* **Text excerpt**:

Hi Regina,

On Sunday, 2009-06-28 20:20:17 +0200, Regina Henschel wrote:

> Searching around I come across an iterative solution from Peter  
> Deuflhard [1] (German). My tests as Basic macro results in an accuracy  
> of at least 12 digits. But it needs approximately order+x*1.1+30 
> iterations.
> [1] http://www.mathematik.uni-dortmund.de/ieem/BzMU/BzMU2007/Deuflhard.pdf
>
> So the question is, how much iterations are acceptable?

Depends of course on the cost per iteration. Hard to say. How much time
is a user willing to wait for an accurate result? Which still doesn't
say anything about a series of values to be calculated. But, since
a non-accurate solution wouldn't help much, I guess having to wait
a little isn't too much.. so I just throw a number and say 10000. Does
that help anything?

> For example BESSELJ(3000;200) results in -7,79235815417491E-003 with the  
> current implementation with asymptotic formula, but the true value is  
> -1.186524260848996e-2. Gnumeric results -1.186524260848841E-002, my  
> Basic version of Deuflhard's algorithm results -1,18652426084901E-002.  
> But calculating this needs 3147 iterations. For order 200 you would need  
> x>520000 to result in at least 1 digit accuracy with the asymptotic 
> formula.

> Second problem: The current implementation restricts the order to  
> integer values. In mathematic the order need not to be integer. ODF1.2  
> also allows non-integer order. Are there plans to implement a solution  
> in OOo with non-integer orders? I personally have no idea how to do it.

No plans. Is there any practical benefit in calculating non-integer
orders? Does any spreadsheet application do it?

> So the question is, shall I implement Deuflhard's algorithm nevertheless?

* **Information shown**:
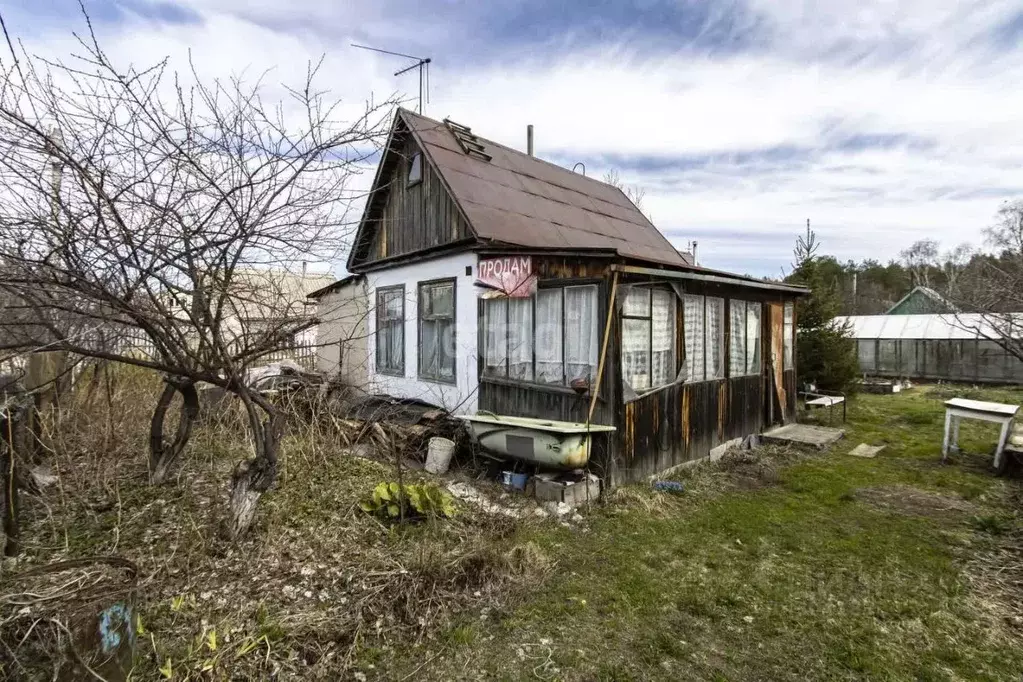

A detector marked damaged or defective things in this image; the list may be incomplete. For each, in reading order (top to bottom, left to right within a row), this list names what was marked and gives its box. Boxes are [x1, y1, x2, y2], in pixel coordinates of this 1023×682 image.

rusty metal roof [394, 110, 691, 267]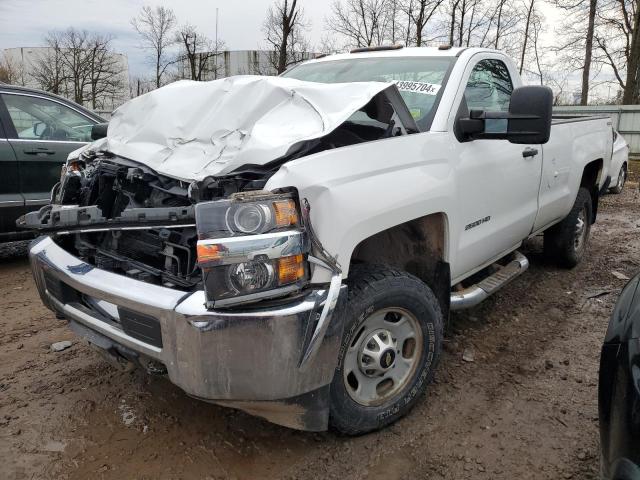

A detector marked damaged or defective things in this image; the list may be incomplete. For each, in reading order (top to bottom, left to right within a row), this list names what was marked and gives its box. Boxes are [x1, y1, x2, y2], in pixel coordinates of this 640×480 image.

* **Your goal**:
Write out the part of the email about the BESSELJ function's accuracy starting at "No plans. Is" and ending at "Deuflhard's algorithm nevertheless?".

* **Answer to this problem**:
No plans. Is there any practical benefit in calculating non-integer
orders? Does any spreadsheet application do it?

> So the question is, shall I implement Deuflhard's algorithm nevertheless?